Show every line in the rows below that contains the string "JSON".

----- Records for processing -----

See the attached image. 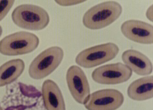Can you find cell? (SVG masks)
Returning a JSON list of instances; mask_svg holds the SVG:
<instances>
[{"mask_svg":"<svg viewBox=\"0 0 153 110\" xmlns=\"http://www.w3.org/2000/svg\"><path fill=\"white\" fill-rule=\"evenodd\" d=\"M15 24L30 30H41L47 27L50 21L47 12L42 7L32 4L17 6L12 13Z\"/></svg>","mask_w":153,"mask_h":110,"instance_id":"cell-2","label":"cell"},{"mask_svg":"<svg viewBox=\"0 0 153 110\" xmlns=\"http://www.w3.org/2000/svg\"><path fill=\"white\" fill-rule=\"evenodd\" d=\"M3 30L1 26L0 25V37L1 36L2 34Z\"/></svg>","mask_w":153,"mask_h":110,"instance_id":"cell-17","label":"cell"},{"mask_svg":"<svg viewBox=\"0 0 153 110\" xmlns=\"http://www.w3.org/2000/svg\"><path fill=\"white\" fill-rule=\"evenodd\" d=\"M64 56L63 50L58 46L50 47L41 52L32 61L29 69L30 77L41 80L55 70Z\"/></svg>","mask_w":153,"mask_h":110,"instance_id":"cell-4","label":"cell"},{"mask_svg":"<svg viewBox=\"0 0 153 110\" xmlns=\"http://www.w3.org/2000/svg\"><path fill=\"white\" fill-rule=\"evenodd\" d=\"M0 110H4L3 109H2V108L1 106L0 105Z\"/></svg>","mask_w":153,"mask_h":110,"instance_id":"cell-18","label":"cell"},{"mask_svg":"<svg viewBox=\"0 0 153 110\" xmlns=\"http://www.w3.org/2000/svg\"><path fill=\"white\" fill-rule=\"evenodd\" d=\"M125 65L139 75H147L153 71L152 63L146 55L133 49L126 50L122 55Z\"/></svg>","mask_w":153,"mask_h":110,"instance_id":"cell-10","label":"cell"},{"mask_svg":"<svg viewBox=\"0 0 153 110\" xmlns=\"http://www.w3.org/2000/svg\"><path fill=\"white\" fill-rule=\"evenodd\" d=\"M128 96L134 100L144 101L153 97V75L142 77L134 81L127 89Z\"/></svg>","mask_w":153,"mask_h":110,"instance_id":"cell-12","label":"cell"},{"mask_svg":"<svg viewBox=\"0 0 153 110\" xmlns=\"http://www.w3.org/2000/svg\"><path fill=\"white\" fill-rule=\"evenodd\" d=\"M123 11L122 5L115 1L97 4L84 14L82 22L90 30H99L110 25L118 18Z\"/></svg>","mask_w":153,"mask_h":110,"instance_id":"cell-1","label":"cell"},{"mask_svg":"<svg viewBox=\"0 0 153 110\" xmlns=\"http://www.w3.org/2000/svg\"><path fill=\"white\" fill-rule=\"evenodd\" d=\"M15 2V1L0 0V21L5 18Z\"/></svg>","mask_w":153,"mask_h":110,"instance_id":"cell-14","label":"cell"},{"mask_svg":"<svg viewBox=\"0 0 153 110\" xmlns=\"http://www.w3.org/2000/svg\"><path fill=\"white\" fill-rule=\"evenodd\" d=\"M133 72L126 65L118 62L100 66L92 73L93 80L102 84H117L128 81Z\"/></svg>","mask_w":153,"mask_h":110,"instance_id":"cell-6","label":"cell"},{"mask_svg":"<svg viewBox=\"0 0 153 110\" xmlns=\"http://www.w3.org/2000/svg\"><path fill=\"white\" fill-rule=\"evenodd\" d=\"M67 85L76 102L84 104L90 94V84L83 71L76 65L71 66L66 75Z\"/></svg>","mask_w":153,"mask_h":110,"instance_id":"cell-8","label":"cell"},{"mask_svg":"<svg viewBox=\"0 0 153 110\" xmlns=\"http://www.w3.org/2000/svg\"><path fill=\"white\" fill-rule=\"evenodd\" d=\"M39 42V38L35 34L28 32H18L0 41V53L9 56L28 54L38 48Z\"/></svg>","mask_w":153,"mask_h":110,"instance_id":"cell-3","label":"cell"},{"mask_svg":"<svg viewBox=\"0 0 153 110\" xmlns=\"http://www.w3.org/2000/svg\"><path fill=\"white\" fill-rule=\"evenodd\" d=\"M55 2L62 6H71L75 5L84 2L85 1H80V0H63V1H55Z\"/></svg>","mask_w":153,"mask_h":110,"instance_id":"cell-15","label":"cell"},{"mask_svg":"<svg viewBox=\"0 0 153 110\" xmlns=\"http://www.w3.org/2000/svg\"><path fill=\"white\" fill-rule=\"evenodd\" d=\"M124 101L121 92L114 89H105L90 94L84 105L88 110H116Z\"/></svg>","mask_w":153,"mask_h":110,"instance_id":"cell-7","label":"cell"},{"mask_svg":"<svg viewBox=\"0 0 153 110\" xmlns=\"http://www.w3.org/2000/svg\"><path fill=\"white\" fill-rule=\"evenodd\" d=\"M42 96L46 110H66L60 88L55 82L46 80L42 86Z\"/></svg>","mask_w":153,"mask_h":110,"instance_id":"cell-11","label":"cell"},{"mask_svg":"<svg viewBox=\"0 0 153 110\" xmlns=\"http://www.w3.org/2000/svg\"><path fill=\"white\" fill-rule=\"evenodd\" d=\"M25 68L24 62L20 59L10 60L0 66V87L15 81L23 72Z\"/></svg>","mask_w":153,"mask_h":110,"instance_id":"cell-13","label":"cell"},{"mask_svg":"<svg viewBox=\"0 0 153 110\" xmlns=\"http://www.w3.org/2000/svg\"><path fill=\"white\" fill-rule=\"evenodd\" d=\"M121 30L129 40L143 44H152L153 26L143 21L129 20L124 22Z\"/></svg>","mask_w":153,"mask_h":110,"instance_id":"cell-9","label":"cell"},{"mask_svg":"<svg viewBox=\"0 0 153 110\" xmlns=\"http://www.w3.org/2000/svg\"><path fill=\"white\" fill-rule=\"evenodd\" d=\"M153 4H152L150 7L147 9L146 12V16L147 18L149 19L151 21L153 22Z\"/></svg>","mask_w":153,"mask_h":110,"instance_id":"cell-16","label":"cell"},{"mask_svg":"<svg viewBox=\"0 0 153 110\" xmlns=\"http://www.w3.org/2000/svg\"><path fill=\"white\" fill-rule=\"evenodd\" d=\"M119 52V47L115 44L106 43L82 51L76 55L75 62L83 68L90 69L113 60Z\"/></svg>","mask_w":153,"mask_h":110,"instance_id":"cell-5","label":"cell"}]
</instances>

-----
----- Records for processing -----

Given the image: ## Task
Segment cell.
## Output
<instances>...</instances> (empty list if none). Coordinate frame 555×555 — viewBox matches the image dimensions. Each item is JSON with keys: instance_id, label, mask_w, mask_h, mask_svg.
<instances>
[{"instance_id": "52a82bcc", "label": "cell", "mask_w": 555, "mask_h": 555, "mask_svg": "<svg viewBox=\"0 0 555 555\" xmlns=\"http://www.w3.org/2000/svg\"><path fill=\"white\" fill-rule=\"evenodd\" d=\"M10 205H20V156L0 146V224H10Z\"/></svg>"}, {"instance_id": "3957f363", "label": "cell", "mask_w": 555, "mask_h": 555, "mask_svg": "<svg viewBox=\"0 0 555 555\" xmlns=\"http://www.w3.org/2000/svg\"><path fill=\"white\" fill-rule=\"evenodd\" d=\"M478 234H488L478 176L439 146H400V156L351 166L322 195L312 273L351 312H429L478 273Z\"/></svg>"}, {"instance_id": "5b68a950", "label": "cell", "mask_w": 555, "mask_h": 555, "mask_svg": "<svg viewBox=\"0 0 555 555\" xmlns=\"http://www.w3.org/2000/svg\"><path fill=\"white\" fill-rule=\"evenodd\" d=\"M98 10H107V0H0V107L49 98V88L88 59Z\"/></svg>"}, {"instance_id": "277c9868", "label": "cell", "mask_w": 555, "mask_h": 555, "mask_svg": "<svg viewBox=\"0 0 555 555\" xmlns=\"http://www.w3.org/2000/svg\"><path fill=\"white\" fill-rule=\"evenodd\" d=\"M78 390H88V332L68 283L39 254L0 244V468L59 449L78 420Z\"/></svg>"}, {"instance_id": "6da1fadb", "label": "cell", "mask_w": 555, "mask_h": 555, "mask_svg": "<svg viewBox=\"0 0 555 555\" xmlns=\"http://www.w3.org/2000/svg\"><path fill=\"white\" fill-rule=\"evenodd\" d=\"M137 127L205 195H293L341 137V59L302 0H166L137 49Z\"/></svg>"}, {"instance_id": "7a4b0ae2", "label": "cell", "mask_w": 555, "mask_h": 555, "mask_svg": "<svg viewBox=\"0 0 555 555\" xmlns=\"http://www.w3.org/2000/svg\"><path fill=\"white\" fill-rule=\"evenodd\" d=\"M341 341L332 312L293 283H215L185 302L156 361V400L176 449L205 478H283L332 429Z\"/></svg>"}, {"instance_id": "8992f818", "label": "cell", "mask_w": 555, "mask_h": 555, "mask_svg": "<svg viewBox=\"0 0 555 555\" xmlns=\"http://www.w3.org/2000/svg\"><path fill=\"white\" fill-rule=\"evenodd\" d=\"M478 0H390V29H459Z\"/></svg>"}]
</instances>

-----

> [Response to this task]:
Returning a JSON list of instances; mask_svg holds the SVG:
<instances>...</instances> (empty list if none). Coordinate frame 555×555 — viewBox matches the image dimensions. Each item is JSON with keys: instance_id, label, mask_w, mask_h, mask_svg.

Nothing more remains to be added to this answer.